■ TASK DIRECTIONS ■
Swap "camera" for "lens" everywhere in the entries below, keep everything else the same, and leave the pictures out.

╭─ TASK INPUT

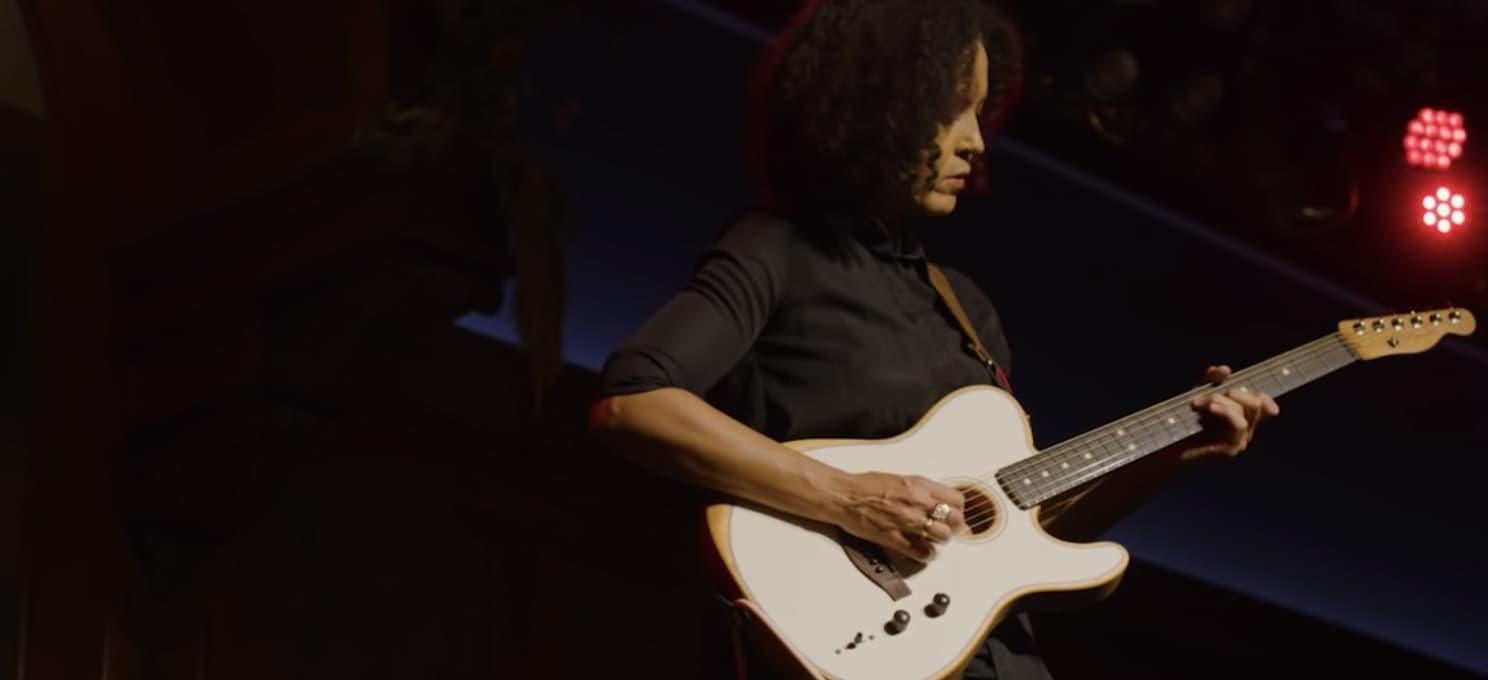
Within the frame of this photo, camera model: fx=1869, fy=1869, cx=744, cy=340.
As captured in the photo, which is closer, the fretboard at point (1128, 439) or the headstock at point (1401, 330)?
the fretboard at point (1128, 439)

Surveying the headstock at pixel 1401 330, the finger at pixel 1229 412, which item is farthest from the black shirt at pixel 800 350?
the headstock at pixel 1401 330

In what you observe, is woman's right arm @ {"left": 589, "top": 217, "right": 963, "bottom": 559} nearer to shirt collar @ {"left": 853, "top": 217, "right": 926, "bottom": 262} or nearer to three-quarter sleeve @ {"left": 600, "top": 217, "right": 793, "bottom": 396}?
three-quarter sleeve @ {"left": 600, "top": 217, "right": 793, "bottom": 396}

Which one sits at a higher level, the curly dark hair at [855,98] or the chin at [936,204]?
the curly dark hair at [855,98]

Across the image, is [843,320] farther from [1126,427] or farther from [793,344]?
[1126,427]

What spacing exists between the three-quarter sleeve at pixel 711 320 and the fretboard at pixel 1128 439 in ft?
1.07

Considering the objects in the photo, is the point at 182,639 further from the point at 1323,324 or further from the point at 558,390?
the point at 1323,324

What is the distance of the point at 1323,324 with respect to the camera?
14.0 ft

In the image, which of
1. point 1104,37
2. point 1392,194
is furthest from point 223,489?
point 1392,194

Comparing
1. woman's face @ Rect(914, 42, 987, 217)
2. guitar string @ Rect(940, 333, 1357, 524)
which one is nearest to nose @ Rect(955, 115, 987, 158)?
woman's face @ Rect(914, 42, 987, 217)

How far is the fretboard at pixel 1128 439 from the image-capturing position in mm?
2039

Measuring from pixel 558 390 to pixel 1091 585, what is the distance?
1355 millimetres

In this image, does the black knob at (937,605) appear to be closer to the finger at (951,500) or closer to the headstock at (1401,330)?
the finger at (951,500)

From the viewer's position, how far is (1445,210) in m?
3.49

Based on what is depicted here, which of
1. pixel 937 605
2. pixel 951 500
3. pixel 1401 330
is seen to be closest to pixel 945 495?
pixel 951 500
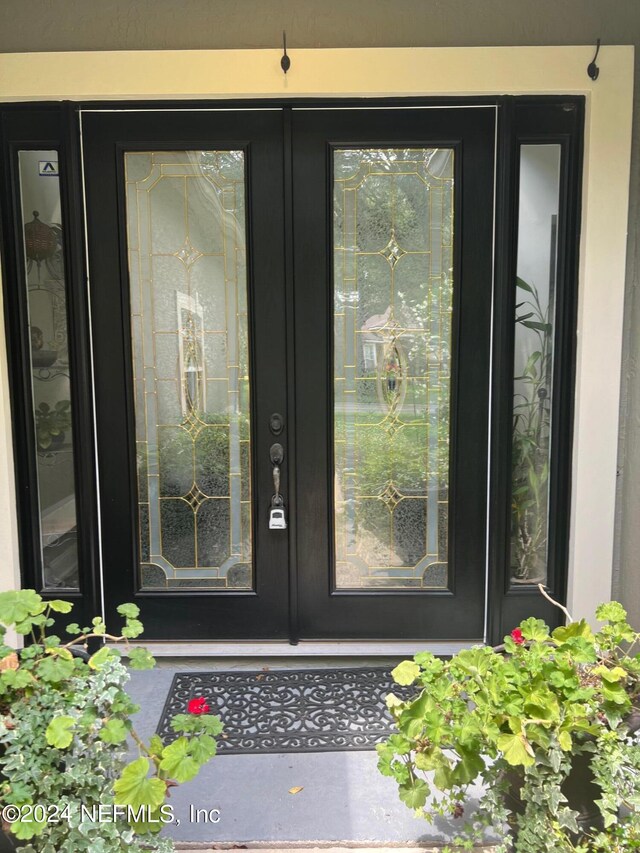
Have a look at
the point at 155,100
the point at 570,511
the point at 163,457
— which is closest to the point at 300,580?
the point at 163,457

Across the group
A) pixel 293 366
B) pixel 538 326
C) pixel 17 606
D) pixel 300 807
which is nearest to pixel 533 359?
pixel 538 326

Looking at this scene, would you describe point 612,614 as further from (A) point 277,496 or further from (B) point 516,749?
(A) point 277,496

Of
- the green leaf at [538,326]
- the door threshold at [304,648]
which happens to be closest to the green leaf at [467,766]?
the door threshold at [304,648]

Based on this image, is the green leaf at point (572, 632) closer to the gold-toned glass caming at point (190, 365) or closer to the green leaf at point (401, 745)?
the green leaf at point (401, 745)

╰─

■ WORKED ANSWER ■
Within the frame of this photo, lens model: fx=1869, fy=1869, cx=744, cy=340.
As captured in the photo, which is closer, the fretboard at point (1128, 439) or the headstock at point (1401, 330)?
the fretboard at point (1128, 439)

Surveying the headstock at pixel 1401 330, the finger at pixel 1229 412, which item is farthest from the black shirt at pixel 800 350?
the headstock at pixel 1401 330

In what you observe, is woman's right arm @ {"left": 589, "top": 217, "right": 963, "bottom": 559} nearer to shirt collar @ {"left": 853, "top": 217, "right": 926, "bottom": 262} or nearer to three-quarter sleeve @ {"left": 600, "top": 217, "right": 793, "bottom": 396}?
three-quarter sleeve @ {"left": 600, "top": 217, "right": 793, "bottom": 396}

Which one sits at a higher level, the curly dark hair at [855,98] or the chin at [936,204]?
the curly dark hair at [855,98]

Across the image, is [843,320] farther from [1126,427] or farther from [793,344]?
[1126,427]

What spacing exists between the three-quarter sleeve at pixel 711 320 and the fretboard at pixel 1128 439 in ft?
1.07

Considering the objects in the photo, is the point at 182,639 further from the point at 1323,324 or further from the point at 558,390?
the point at 1323,324

What is the distance of the point at 1323,324 with respect to the lens?
14.0 ft

In the image, which of
1. point 1104,37
2. point 1392,194
is furthest from point 223,489?
point 1392,194

Comparing
1. woman's face @ Rect(914, 42, 987, 217)
2. guitar string @ Rect(940, 333, 1357, 524)
which one is nearest to nose @ Rect(955, 115, 987, 158)?
woman's face @ Rect(914, 42, 987, 217)

How far is the fretboard at pixel 1128 439 from the image-capturing position in mm?
2039

Measuring from pixel 558 390 to pixel 1091 585, what is the distance?
1355 millimetres

In this image, does the black knob at (937,605) appear to be closer to the finger at (951,500) or closer to the headstock at (1401,330)?
the finger at (951,500)

From the viewer's position, how far is (1445,210) in m?
3.49

Based on what is depicted here, which of
1. pixel 937 605
2. pixel 951 500
3. pixel 1401 330
is seen to be closest to pixel 945 495?
pixel 951 500
Have a look at
the point at 155,100
the point at 570,511
the point at 163,457
— which is closest to the point at 300,580?
the point at 163,457

Across the group
A) pixel 293 366
B) pixel 538 326
C) pixel 17 606
D) pixel 300 807
which is nearest to pixel 533 359?
pixel 538 326

Looking at this scene, would you describe point 612,614 as further from (A) point 277,496 or further from (B) point 516,749?
(A) point 277,496

Of
- the green leaf at [538,326]
- the door threshold at [304,648]
which happens to be closest to the green leaf at [467,766]?
the door threshold at [304,648]

Based on this image, is the green leaf at point (572, 632) closer to the gold-toned glass caming at point (190, 365) or closer to the green leaf at point (401, 745)?
the green leaf at point (401, 745)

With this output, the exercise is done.